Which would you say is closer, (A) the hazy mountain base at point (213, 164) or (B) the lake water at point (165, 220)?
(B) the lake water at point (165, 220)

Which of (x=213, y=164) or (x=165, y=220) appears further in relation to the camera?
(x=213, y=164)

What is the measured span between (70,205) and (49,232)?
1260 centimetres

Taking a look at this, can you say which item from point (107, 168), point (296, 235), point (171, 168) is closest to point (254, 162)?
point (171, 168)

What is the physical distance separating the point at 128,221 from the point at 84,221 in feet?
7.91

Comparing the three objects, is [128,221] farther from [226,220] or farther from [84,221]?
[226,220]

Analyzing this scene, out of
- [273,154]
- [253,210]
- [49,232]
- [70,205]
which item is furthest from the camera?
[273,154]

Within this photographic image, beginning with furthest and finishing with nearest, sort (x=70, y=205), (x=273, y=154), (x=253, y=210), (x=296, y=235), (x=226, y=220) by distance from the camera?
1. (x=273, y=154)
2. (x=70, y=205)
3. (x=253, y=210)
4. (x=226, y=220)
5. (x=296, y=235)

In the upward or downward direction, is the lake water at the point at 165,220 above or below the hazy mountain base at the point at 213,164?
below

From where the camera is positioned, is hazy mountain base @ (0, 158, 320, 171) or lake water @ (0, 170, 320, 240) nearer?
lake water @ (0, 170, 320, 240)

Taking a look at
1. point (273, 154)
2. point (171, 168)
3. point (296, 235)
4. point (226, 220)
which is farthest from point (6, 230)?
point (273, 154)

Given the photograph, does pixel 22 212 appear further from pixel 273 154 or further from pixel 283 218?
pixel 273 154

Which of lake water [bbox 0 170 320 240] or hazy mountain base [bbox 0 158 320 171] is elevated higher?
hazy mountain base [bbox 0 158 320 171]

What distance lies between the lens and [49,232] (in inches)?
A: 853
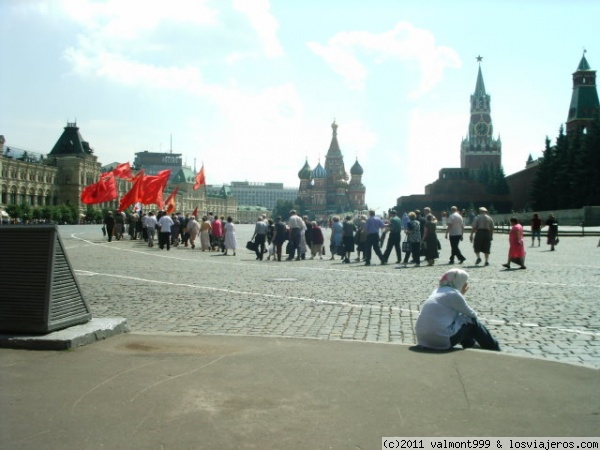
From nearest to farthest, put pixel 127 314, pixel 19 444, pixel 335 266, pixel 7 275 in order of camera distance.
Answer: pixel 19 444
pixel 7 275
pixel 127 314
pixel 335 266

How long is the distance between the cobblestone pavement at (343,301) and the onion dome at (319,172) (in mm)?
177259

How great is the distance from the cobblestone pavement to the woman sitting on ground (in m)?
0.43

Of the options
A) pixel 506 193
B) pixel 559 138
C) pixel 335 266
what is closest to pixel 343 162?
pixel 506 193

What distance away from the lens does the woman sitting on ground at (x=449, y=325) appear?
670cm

* * *

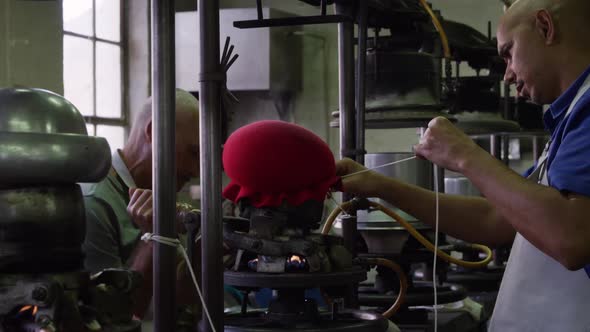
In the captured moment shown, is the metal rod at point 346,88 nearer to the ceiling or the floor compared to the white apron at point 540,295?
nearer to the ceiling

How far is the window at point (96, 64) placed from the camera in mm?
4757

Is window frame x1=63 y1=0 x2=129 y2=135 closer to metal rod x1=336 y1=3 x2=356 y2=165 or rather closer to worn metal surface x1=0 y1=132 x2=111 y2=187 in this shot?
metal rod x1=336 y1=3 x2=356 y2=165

* * *

(TO BE DONE) Convert the records from the line containing "Which would you" through the line containing "1260 centimetres" into a two-column CSV with the header text,answer. Give one row per record, putting each value in a single quoted field and replacing line breaks with spaces.

(WRITTEN ANSWER)
text,answer
"Which would you say is closer, (A) the hazy mountain base at point (213, 164) or (B) the lake water at point (165, 220)?","(B) the lake water at point (165, 220)"
"Which of (x=213, y=164) or (x=165, y=220) appears further in relation to the camera?","(x=213, y=164)"
"What is the measured span between (70,205) and (49,232)?","1260 centimetres"